Foreign Secretary Jack Straw chaired the G8 talks while the prime minister went to London to chair Cobra, the committee involving ministers, emergency services and security agencies.

It is particularly barbaric this has happened on a day when people are meeting to try to help the problems of poverty in Africa
Tony Blair

Mr Straw said the blasts bore the "hallmarks of an al-Qaeda related attack".

The prime minister said there would be the "most intense" police and security service action to ensure those responsible were brought to justice.

In a televised message from Downing Street, Mr Blair sent "profound condolences" to victims' families and to those injured in the blasts and he thanked the emergency services.

"It is through terrorism that the people who have committed this terrible act express their values and it is right at this moment that we demonstrate ours," said Mr Blair.

Ken Livingstone
Mr Livingstone said Londoners would stay united

"They are trying to use the slaughter of innocent people to cow us, to frighten us out of doing the things that we want to do, of trying to stop us going about our business as normal as we are entitled to do.

"They should not and they must not succeed."

Mr Blair said those behind such attacks claimed to act in the name of Islam but he stressed that the vast majority of Muslims abhorred terrorism as much as anyone else.

A joint statement from the G8 leaders said: "We are united in our resolve to confront and defeat this terrorism...

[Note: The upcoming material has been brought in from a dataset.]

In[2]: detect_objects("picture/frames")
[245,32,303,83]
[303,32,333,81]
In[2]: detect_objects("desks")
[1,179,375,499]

"We will not allow violence to change our society and values nor will we allow it to stop our work at this summit."

London Mayor Ken Livingstone said the attacks were a cowardly and indiscriminate attempt at mass murder which would fail in its bid to destroy free society.

The mayor added: "They seek to turn Londoners against each other... London will not be divided by this."

This country is completely united in our determination to defeat terrorism
Michael Howard
Conservative leader

Conservative leader Michael Howard and Liberal Democrat leader Charles Kennedy both sent their sympathies to those injured and the families of those killed.

They praised the "heroic" work of the emergency services.

Mr Howard said it was a "dreadful day for London and for our country" and pledged his party's full support for the government.

"This country is completely united in our determination to defeat terrorism and to deal with those who are responsible for the appalling acts that we have seen today," he said.

Solidarity call

Mr Kennedy said: "What has happened is appalling and those who carried out these attacks must be brought to justice...

"The moral contrast between those who seek to disrupt and destroy and those who are trying to build for the future [at the G8 summit] could not be more stark. The terrorists must not prevail."

The Archbishop of Canterbury, Rowan Williams, said "solidarity and common purpose is vital for us all at this time of pain and sorrow and anger".

Scotland's First Minister, Jack McConnell, condemned the "atrocities".

He said extra precautions would be taken in Scotland but there was no additional "specific" threat and the focus would be on the G8 summit.

'Price of war'

Welsh First Minister Rhodri Morgan said the whole of Wales would "feel nothing but revulsion at these savage acts".

Respect MP George Galloway said the attacks were "despicable but not remotely unpredictable".

Mr Galloway said Londoners had "paid the price" of the government failing to heed security service warnings that attacks on Iraq and Afghanistan would increase the threat of a attack in the UK.

But Home Secretary Charles Clarke said those responsible for such attacks simply wanted to destroy democracy and stressed the 11 September attacks in America had preceded the Iraq war.